(Saved data entries)

»»

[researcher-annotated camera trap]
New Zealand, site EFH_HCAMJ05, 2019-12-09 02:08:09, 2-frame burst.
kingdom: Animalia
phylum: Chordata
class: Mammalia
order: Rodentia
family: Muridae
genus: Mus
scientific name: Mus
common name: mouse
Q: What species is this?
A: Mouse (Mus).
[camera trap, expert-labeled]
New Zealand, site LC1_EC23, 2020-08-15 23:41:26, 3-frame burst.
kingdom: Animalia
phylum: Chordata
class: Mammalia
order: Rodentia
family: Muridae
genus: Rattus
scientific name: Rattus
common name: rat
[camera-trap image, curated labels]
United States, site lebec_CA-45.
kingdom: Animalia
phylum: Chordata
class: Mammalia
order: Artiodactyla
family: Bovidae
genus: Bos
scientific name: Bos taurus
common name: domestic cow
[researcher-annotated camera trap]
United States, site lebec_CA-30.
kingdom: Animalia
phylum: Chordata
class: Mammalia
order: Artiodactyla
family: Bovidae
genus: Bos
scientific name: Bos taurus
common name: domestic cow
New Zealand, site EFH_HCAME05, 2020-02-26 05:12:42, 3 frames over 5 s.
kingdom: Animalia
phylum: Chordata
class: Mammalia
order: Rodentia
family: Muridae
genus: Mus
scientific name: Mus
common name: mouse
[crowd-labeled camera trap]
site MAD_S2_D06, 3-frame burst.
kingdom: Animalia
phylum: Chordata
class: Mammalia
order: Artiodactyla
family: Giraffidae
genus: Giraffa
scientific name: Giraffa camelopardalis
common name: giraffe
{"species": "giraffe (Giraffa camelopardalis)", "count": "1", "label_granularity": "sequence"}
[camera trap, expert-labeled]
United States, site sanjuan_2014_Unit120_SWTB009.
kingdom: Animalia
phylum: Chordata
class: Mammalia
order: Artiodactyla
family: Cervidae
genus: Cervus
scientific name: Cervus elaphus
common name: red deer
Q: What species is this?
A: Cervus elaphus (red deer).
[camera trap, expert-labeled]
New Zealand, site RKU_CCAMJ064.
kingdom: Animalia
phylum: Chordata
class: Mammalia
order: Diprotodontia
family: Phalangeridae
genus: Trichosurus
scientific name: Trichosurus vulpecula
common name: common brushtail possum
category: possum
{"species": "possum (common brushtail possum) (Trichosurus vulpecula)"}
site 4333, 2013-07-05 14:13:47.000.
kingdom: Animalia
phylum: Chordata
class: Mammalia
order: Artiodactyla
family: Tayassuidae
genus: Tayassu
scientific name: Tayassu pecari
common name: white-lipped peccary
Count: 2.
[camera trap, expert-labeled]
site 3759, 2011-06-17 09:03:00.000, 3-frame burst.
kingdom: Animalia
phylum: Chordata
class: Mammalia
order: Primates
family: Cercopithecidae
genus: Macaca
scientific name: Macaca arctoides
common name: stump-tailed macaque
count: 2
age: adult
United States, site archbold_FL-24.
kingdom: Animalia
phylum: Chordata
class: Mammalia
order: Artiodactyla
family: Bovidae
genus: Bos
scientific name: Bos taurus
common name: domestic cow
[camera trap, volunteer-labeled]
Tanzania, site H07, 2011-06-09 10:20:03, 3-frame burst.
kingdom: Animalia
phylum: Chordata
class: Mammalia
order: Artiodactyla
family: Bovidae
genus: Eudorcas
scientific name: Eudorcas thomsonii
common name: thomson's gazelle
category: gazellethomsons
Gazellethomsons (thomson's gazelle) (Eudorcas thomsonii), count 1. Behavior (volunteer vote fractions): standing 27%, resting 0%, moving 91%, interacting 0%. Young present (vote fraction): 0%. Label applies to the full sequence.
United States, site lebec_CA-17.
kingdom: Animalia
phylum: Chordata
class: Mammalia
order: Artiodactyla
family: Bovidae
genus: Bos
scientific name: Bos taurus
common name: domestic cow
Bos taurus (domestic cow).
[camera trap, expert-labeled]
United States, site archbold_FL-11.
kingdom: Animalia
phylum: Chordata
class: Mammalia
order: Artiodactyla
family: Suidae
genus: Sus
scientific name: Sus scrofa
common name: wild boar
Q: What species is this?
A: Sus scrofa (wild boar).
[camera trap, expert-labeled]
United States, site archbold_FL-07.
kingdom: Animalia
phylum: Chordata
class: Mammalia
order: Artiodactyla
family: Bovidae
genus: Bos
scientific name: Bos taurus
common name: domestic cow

««

[What to work on]:
The full set of lines above should be retyped without a single change.

[Answer below]:
[researcher-annotated camera trap]
New Zealand, site EFH_HCAMJ05, 2019-12-09 02:08:09, 2-frame burst.
kingdom: Animalia
phylum: Chordata
class: Mammalia
order: Rodentia
family: Muridae
genus: Mus
scientific name: Mus
common name: mouse
Q: What species is this?
A: Mouse (Mus).
[camera trap, expert-labeled]
New Zealand, site LC1_EC23, 2020-08-15 23:41:26, 3-frame burst.
kingdom: Animalia
phylum: Chordata
class: Mammalia
order: Rodentia
family: Muridae
genus: Rattus
scientific name: Rattus
common name: rat
[camera-trap image, curated labels]
United States, site lebec_CA-45.
kingdom: Animalia
phylum: Chordata
class: Mammalia
order: Artiodactyla
family: Bovidae
genus: Bos
scientific name: Bos taurus
common name: domestic cow
[researcher-annotated camera trap]
United States, site lebec_CA-30.
kingdom: Animalia
phylum: Chordata
class: Mammalia
order: Artiodactyla
family: Bovidae
genus: Bos
scientific name: Bos taurus
common name: domestic cow
New Zealand, site EFH_HCAME05, 2020-02-26 05:12:42, 3 frames over 5 s.
kingdom: Animalia
phylum: Chordata
class: Mammalia
order: Rodentia
family: Muridae
genus: Mus
scientific name: Mus
common name: mouse
[crowd-labeled camera trap]
site MAD_S2_D06, 3-frame burst.
kingdom: Animalia
phylum: Chordata
class: Mammalia
order: Artiodactyla
family: Giraffidae
genus: Giraffa
scientific name: Giraffa camelopardalis
common name: giraffe
{"species": "giraffe (Giraffa camelopardalis)", "count": "1", "label_granularity": "sequence"}
[camera trap, expert-labeled]
United States, site sanjuan_2014_Unit120_SWTB009.
kingdom: Animalia
phylum: Chordata
class: Mammalia
order: Artiodactyla
family: Cervidae
genus: Cervus
scientific name: Cervus elaphus
common name: red deer
Q: What species is this?
A: Cervus elaphus (red deer).
[camera trap, expert-labeled]
New Zealand, site RKU_CCAMJ064.
kingdom: Animalia
phylum: Chordata
class: Mammalia
order: Diprotodontia
family: Phalangeridae
genus: Trichosurus
scientific name: Trichosurus vulpecula
common name: common brushtail possum
category: possum
{"species": "possum (common brushtail possum) (Trichosurus vulpecula)"}
site 4333, 2013-07-05 14:13:47.000.
kingdom: Animalia
phylum: Chordata
class: Mammalia
order: Artiodactyla
family: Tayassuidae
genus: Tayassu
scientific name: Tayassu pecari
common name: white-lipped peccary
Count: 2.
[camera trap, expert-labeled]
site 3759, 2011-06-17 09:03:00.000, 3-frame burst.
kingdom: Animalia
phylum: Chordata
class: Mammalia
order: Primates
family: Cercopithecidae
genus: Macaca
scientific name: Macaca arctoides
common name: stump-tailed macaque
count: 2
age: adult
United States, site archbold_FL-24.
kingdom: Animalia
phylum: Chordata
class: Mammalia
order: Artiodactyla
family: Bovidae
genus: Bos
scientific name: Bos taurus
common name: domestic cow
[camera trap, volunteer-labeled]
Tanzania, site H07, 2011-06-09 10:20:03, 3-frame burst.
kingdom: Animalia
phylum: Chordata
class: Mammalia
order: Artiodactyla
family: Bovidae
genus: Eudorcas
scientific name: Eudorcas thomsonii
common name: thomson's gazelle
category: gazellethomsons
Gazellethomsons (thomson's gazelle) (Eudorcas thomsonii), count 1. Behavior (volunteer vote fractions): standing 27%, resting 0%, moving 91%, interacting 0%. Young present (vote fraction): 0%. Label applies to the full sequence.
United States, site lebec_CA-17.
kingdom: Animalia
phylum: Chordata
class: Mammalia
order: Artiodactyla
family: Bovidae
genus: Bos
scientific name: Bos taurus
common name: domestic cow
Bos taurus (domestic cow).
[camera trap, expert-labeled]
United States, site archbold_FL-11.
kingdom: Animalia
phylum: Chordata
class: Mammalia
order: Artiodactyla
family: Suidae
genus: Sus
scientific name: Sus scrofa
common name: wild boar
Q: What species is this?
A: Sus scrofa (wild boar).
[camera trap, expert-labeled]
United States, site archbold_FL-07.
kingdom: Animalia
phylum: Chordata
class: Mammalia
order: Artiodactyla
family: Bovidae
genus: Bos
scientific name: Bos taurus
common name: domestic cow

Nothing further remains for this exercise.